Data records:

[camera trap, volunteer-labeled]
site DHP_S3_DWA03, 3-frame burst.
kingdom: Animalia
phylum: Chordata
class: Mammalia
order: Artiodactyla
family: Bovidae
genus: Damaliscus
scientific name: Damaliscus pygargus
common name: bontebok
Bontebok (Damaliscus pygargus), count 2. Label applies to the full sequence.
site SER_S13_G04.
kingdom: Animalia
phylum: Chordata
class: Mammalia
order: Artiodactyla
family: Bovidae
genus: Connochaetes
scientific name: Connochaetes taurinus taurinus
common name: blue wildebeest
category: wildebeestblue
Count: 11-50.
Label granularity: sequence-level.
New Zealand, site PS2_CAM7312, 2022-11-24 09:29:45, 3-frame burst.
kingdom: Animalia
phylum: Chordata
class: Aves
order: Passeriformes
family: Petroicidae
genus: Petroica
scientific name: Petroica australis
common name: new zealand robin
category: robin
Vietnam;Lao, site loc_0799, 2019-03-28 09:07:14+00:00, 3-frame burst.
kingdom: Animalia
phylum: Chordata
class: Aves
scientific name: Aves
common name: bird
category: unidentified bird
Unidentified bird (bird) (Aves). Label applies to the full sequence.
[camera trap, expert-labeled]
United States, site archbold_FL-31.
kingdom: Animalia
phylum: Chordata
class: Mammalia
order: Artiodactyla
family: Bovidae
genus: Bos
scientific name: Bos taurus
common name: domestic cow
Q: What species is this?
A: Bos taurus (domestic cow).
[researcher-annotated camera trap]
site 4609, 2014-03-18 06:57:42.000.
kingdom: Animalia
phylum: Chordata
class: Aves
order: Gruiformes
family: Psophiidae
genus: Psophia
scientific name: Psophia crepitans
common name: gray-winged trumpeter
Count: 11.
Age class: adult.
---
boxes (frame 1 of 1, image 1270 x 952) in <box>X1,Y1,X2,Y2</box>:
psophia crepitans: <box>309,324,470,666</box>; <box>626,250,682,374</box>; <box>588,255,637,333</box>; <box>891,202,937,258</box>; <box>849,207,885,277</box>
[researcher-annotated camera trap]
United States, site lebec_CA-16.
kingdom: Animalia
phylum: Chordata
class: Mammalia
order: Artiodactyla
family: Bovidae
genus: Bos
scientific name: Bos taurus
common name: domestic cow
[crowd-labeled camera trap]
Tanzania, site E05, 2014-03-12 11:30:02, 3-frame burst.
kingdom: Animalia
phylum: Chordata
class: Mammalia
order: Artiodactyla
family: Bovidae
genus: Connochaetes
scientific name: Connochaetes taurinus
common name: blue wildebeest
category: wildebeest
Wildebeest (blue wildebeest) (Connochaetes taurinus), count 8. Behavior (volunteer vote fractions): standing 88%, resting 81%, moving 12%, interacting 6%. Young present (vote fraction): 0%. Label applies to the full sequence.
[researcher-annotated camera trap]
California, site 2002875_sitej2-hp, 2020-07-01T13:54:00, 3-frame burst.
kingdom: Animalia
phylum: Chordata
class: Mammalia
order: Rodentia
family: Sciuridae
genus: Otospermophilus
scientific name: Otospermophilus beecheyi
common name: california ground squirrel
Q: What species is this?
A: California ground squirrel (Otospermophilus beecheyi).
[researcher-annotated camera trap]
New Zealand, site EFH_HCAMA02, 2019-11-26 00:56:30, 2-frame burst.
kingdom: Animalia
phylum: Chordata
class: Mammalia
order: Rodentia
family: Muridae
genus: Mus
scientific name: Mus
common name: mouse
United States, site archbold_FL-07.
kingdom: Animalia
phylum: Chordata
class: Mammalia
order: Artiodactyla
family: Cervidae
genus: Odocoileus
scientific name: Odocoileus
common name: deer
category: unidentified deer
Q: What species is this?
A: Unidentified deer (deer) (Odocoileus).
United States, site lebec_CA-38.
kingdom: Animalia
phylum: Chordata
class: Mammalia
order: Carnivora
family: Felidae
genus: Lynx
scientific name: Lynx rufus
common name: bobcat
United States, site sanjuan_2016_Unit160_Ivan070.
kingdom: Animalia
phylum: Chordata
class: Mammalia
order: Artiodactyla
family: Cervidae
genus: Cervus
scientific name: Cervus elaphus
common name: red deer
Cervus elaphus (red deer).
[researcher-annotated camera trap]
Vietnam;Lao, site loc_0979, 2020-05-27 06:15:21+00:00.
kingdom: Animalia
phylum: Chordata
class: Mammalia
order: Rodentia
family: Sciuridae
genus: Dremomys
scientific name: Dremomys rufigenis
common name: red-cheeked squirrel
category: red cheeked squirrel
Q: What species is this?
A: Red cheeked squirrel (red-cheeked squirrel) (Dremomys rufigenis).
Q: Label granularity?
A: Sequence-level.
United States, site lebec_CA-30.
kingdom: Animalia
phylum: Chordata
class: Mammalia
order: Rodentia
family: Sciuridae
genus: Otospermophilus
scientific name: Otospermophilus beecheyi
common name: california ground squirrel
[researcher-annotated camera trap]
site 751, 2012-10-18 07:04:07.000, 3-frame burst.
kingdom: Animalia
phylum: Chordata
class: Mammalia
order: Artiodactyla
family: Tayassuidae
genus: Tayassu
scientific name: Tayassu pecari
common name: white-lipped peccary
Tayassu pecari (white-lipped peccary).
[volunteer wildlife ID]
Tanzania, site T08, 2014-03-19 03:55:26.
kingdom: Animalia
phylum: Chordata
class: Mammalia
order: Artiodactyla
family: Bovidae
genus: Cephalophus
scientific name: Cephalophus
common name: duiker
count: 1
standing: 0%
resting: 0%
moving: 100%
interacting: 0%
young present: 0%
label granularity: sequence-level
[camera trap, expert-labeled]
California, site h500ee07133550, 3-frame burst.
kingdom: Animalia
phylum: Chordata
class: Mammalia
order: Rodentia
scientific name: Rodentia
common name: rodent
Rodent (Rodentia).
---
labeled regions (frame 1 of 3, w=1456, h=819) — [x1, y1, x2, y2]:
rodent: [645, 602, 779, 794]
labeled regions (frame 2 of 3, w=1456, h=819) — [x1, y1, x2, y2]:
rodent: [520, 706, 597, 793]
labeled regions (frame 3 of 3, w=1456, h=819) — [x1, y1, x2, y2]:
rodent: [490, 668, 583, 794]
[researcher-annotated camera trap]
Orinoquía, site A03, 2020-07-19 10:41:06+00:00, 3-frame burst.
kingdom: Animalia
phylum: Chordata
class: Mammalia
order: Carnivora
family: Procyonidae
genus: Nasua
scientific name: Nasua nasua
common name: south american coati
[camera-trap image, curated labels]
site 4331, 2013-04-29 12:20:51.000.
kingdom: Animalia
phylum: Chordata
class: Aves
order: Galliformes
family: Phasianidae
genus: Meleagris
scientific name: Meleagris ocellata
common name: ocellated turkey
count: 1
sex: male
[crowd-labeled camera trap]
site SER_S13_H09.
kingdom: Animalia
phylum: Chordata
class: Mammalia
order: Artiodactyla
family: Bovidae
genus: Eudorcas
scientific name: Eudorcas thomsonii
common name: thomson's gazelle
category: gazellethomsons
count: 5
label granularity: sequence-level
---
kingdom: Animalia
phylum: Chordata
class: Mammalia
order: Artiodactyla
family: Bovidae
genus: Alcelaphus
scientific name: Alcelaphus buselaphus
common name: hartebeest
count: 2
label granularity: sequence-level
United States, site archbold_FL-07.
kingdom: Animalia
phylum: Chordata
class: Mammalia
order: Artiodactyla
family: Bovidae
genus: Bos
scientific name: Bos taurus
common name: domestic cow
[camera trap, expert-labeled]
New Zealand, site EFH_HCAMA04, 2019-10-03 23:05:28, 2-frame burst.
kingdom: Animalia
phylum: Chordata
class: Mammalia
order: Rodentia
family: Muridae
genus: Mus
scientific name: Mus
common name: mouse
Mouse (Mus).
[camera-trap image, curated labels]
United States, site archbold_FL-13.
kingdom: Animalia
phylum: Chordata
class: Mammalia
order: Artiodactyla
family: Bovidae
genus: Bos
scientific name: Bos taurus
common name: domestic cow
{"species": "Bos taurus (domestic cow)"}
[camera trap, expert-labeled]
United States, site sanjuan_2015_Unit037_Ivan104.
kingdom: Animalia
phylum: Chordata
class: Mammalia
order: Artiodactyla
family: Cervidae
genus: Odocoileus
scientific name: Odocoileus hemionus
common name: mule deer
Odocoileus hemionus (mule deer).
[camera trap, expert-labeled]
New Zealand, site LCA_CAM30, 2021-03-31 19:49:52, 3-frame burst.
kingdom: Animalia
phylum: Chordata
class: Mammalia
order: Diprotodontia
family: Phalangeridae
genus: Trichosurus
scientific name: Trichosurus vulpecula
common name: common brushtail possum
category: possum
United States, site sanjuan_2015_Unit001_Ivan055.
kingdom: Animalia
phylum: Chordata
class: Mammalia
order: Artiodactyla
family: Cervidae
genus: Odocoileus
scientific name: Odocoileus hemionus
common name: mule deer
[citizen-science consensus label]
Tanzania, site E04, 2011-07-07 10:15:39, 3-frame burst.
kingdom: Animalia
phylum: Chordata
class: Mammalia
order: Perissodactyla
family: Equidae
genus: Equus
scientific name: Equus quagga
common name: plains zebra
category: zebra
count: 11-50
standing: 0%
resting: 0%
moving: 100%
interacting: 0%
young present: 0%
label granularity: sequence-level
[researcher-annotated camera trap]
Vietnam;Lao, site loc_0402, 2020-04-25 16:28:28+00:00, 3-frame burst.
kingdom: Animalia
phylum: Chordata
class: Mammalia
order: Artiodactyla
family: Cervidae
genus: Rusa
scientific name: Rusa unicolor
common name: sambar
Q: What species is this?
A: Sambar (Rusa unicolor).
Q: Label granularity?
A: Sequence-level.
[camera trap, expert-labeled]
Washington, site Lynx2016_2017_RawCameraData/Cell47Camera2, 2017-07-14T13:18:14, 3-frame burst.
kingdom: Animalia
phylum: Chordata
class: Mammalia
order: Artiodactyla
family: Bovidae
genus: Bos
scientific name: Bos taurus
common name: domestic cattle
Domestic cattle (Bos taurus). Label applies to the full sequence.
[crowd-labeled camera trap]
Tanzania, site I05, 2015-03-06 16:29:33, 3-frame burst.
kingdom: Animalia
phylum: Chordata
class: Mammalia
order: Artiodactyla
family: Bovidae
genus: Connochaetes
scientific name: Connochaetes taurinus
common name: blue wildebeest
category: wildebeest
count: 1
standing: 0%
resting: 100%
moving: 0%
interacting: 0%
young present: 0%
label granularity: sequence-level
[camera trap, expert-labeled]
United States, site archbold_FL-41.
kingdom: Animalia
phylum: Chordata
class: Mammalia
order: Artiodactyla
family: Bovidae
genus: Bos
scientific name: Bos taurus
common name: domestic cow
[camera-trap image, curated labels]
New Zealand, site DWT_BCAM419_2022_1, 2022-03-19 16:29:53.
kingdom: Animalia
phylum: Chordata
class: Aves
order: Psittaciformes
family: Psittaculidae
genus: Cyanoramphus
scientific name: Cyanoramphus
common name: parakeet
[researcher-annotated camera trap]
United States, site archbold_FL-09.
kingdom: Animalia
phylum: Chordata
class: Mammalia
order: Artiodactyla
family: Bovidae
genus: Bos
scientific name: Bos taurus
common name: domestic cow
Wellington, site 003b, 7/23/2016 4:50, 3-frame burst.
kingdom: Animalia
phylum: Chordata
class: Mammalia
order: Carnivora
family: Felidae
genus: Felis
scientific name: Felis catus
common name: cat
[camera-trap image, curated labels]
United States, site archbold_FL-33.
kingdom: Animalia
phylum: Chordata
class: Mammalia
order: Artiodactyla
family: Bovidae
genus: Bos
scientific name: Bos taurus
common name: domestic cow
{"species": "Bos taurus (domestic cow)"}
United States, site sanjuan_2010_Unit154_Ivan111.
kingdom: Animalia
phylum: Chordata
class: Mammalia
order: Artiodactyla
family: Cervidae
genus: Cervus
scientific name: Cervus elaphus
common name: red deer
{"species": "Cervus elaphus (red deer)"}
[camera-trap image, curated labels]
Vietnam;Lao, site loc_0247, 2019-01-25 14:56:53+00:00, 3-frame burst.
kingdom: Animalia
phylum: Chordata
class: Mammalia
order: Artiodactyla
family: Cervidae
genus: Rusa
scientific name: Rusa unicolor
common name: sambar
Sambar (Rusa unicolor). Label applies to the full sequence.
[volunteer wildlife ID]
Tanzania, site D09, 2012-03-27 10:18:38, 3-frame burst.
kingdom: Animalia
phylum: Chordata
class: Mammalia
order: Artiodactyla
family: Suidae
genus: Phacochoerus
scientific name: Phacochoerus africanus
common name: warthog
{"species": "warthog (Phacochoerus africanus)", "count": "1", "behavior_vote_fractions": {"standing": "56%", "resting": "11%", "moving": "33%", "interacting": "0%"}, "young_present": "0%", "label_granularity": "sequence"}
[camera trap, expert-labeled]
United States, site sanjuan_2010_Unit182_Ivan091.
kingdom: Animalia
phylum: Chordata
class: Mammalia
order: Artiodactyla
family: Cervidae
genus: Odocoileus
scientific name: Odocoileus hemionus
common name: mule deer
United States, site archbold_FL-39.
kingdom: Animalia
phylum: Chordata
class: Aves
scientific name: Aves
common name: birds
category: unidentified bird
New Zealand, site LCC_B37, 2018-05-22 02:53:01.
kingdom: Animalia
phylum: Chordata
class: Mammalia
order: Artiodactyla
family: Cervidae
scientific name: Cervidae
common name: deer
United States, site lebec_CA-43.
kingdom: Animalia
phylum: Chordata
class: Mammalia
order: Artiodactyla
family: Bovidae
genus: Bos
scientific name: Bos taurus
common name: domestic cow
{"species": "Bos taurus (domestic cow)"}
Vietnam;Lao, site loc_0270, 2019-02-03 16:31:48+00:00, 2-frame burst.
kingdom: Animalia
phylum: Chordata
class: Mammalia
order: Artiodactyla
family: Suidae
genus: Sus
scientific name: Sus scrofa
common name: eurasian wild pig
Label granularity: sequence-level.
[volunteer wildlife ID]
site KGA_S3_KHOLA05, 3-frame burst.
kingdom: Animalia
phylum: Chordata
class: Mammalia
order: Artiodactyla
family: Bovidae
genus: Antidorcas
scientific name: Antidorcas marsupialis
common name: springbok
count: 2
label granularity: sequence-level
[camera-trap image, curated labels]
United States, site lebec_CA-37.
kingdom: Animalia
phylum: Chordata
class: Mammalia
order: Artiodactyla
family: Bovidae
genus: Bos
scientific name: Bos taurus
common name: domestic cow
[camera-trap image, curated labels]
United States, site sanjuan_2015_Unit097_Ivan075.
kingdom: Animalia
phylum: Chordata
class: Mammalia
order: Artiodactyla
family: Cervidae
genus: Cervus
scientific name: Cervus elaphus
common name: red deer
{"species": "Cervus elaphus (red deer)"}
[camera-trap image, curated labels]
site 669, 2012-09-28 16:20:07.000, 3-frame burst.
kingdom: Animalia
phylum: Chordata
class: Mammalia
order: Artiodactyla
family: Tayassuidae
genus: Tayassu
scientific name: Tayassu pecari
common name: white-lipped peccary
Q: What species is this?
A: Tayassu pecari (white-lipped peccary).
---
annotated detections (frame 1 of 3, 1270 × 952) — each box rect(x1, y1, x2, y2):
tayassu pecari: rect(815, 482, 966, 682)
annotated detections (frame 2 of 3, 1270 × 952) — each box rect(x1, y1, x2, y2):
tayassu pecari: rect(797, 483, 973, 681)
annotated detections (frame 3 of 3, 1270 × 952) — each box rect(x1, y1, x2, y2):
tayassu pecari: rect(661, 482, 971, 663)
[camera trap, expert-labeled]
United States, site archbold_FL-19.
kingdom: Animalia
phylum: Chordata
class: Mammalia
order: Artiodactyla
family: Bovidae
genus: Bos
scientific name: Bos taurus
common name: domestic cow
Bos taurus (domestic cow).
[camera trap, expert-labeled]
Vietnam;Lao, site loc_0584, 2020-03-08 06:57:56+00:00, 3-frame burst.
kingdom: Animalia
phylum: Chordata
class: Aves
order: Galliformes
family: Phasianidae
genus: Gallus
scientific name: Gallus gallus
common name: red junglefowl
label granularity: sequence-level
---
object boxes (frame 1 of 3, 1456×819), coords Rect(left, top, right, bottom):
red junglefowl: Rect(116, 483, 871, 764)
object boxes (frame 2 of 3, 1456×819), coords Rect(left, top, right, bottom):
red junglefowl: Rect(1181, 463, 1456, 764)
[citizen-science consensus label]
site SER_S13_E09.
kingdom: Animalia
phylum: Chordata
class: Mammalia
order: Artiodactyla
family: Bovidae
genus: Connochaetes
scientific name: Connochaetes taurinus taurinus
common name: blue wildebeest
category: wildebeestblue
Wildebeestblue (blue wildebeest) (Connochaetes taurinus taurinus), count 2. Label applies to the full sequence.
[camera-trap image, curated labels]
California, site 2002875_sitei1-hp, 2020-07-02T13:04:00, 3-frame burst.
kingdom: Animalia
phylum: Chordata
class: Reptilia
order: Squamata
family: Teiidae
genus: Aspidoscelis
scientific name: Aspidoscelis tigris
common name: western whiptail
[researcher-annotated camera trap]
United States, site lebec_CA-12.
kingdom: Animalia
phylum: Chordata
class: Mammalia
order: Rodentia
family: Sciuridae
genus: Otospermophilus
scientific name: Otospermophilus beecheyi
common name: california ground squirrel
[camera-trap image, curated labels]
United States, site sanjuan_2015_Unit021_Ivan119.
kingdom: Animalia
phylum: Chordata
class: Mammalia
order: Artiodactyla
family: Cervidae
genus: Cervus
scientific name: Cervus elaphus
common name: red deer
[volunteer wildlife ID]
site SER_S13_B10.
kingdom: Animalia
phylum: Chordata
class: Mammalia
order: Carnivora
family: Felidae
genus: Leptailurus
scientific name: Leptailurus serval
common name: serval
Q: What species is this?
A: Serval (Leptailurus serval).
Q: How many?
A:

Required work: The lines needed are the ones from the first line of the entries through the line that contains "United States, site lebec_CA-16.", given again without any change.

Expected answer:
[camera trap, volunteer-labeled]
site DHP_S3_DWA03, 3-frame burst.
kingdom: Animalia
phylum: Chordata
class: Mammalia
order: Artiodactyla
family: Bovidae
genus: Damaliscus
scientific name: Damaliscus pygargus
common name: bontebok
Bontebok (Damaliscus pygargus), count 2. Label applies to the full sequence.
site SER_S13_G04.
kingdom: Animalia
phylum: Chordata
class: Mammalia
order: Artiodactyla
family: Bovidae
genus: Connochaetes
scientific name: Connochaetes taurinus taurinus
common name: blue wildebeest
category: wildebeestblue
Count: 11-50.
Label granularity: sequence-level.
New Zealand, site PS2_CAM7312, 2022-11-24 09:29:45, 3-frame burst.
kingdom: Animalia
phylum: Chordata
class: Aves
order: Passeriformes
family: Petroicidae
genus: Petroica
scientific name: Petroica australis
common name: new zealand robin
category: robin
Vietnam;Lao, site loc_0799, 2019-03-28 09:07:14+00:00, 3-frame burst.
kingdom: Animalia
phylum: Chordata
class: Aves
scientific name: Aves
common name: bird
category: unidentified bird
Unidentified bird (bird) (Aves). Label applies to the full sequence.
[camera trap, expert-labeled]
United States, site archbold_FL-31.
kingdom: Animalia
phylum: Chordata
class: Mammalia
order: Artiodactyla
family: Bovidae
genus: Bos
scientific name: Bos taurus
common name: domestic cow
Q: What species is this?
A: Bos taurus (domestic cow).
[researcher-annotated camera trap]
site 4609, 2014-03-18 06:57:42.000.
kingdom: Animalia
phylum: Chordata
class: Aves
order: Gruiformes
family: Psophiidae
genus: Psophia
scientific name: Psophia crepitans
common name: gray-winged trumpeter
Count: 11.
Age class: adult.
---
boxes (frame 1 of 1, image 1270 x 952) in <box>X1,Y1,X2,Y2</box>:
psophia crepitans: <box>309,324,470,666</box>; <box>626,250,682,374</box>; <box>588,255,637,333</box>; <box>891,202,937,258</box>; <box>849,207,885,277</box>
[researcher-annotated camera trap]
United States, site lebec_CA-16.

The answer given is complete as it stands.